Besides, product strategy helps assess the expenditure of resources and time. Disorganized actions will lead to wastage of resources and time. Apt product strategies prevent the potential risk of overspending resources over particular aspects. Product strategy helps teams progress through steps in a hierarchy or sequence. Take the example of a person washing their clothes in a washing machine. Here are the steps:
• Switch on the washing machine and water supply.
• Put clothes into the machine.
• Set your wash preferences.
• The machine does the washing.
• Finally, you get clean clothes.
The goal was to have clean clothes, which we did. But think what would happen if in between any one of the steps was not performed? Would you expect the same result? Not likely. The sequential order in the activities performed resulted in the final goal achievement, and that’s the takeaway.
Product strategy ensures that any development that takes place is in the interest of the product. It prevents missing out on product goals and subsequently, vision. It helps maintain a clear focus on the target. Unless teams are goal-focused, they risk missing out the entire product intention.

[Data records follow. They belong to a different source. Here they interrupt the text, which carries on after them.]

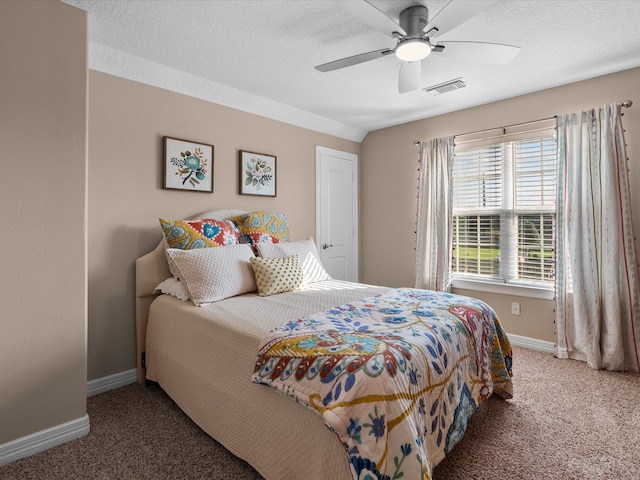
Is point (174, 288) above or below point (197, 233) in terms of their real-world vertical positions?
below

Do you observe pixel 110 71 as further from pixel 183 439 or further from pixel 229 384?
pixel 183 439

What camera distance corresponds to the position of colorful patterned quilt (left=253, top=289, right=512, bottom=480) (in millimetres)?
1142

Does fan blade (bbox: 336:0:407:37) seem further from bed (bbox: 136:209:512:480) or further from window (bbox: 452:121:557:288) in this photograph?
window (bbox: 452:121:557:288)

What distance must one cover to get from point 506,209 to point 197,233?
298 centimetres

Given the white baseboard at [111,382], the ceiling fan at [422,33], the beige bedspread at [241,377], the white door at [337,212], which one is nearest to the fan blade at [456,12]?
the ceiling fan at [422,33]

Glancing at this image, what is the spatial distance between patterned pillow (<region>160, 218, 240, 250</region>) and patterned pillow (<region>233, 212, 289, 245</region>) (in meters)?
0.18

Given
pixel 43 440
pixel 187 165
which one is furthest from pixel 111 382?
pixel 187 165

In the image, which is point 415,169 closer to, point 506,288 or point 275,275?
point 506,288

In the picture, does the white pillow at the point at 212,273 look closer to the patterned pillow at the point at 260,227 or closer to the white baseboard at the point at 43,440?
the patterned pillow at the point at 260,227

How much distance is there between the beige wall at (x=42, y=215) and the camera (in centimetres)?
173

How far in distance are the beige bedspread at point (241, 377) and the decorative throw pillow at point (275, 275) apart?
91 millimetres

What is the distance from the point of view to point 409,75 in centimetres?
232

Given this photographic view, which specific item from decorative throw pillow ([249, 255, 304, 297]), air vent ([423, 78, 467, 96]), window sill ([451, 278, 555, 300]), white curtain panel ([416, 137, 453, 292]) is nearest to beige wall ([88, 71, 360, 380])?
decorative throw pillow ([249, 255, 304, 297])

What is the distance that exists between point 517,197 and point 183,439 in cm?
349
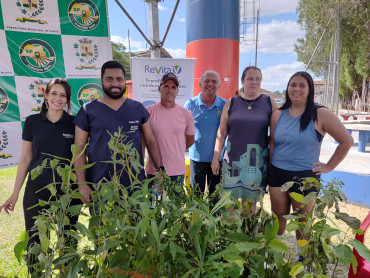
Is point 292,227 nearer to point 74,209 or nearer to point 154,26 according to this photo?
point 74,209

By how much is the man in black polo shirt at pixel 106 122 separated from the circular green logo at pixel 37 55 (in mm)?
988

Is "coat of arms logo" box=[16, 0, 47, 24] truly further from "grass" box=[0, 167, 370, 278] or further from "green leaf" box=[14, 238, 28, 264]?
"green leaf" box=[14, 238, 28, 264]

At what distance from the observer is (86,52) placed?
8.68 ft

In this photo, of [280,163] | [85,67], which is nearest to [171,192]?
[280,163]

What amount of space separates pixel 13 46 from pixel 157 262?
2.62m

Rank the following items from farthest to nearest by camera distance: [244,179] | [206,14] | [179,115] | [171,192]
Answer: [206,14]
[179,115]
[244,179]
[171,192]

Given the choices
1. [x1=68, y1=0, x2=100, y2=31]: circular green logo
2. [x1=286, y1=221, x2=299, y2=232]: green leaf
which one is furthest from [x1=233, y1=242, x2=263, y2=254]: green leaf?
[x1=68, y1=0, x2=100, y2=31]: circular green logo

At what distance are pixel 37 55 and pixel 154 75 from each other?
1793 mm

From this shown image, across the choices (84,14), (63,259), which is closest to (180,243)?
(63,259)

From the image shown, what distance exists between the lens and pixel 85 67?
268cm

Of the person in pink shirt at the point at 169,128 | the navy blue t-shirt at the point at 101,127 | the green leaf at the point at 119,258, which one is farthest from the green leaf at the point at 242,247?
the person in pink shirt at the point at 169,128

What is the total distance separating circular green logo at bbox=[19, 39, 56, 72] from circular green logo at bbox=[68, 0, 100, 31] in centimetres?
38

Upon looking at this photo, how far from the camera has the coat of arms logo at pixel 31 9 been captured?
2350 mm

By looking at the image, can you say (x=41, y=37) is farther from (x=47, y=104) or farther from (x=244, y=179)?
(x=244, y=179)
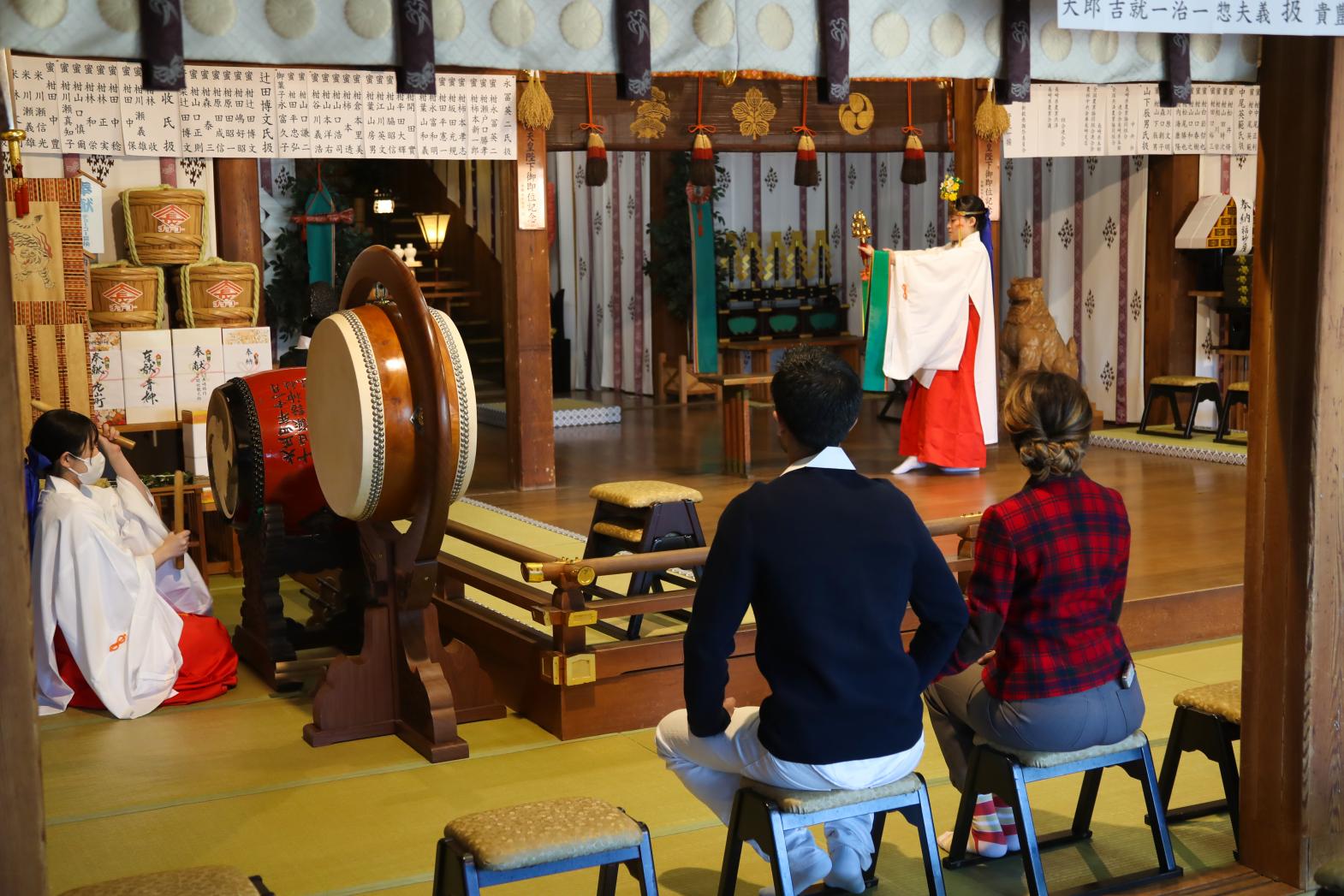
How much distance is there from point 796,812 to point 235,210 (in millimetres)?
5607

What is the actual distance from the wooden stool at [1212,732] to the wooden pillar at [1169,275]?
6986mm

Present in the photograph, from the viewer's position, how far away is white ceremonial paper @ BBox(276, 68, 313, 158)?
6855 millimetres

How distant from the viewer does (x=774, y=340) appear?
1269cm

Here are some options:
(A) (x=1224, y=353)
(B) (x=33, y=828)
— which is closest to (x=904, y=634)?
(B) (x=33, y=828)

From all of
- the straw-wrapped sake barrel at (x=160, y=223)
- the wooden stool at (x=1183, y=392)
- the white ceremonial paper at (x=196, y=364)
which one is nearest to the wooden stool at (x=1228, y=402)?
the wooden stool at (x=1183, y=392)

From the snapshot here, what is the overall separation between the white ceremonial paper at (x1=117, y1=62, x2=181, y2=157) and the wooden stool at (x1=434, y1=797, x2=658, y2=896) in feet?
15.8

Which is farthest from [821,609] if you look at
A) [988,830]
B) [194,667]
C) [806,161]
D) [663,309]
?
[663,309]

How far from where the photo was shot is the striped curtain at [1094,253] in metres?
10.4

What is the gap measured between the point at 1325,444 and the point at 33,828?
250 cm

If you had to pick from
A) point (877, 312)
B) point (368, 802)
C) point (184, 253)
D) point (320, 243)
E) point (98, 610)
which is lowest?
point (368, 802)

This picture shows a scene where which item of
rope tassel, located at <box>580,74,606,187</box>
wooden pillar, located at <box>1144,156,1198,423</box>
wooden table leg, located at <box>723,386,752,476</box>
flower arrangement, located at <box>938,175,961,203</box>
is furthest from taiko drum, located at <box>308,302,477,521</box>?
wooden pillar, located at <box>1144,156,1198,423</box>

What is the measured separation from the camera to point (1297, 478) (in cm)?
304

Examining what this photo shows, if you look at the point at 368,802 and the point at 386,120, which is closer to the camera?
the point at 368,802

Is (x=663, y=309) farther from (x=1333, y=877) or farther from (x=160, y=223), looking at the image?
(x=1333, y=877)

Besides, product strategy are the pathways to product vision. A product vision guides the respective product strategy. Visions are the final objective of the product, think of it as their aim in life. Product strategies are the blueprint of how the products intend to achieve that aim.
Further, product plans help define the product roadmaps. While product strategy deals with planning the product development, product roadmaps, on the other hand, deal with the implementation of product strategies. An apt product strategy will result in an adept roadmap to create what would be the perfect product for the customers.
Through this article, we were able to put the aspect of Product Strategy under the microscope. Product strategy supervises the use of research information and resources in building plans for developing products based on the user pain points. Product strategy achieves this task by incorporating three significant elements – vision, goals, and initiatives. Vision aligns with the company by stating the long-term objective of the product. Goals are for short-term, cumulatively they shall result in achieving the product vision. Initiatives are the actions that direct the goals.
To prepare an effective product strategy product teams have to perform extensive market research. The research helps them be aware of the opportunities and constraints in designing the product.
Product plans help manage elements responsible for product design and development by a systematic allocation of resources, information and time.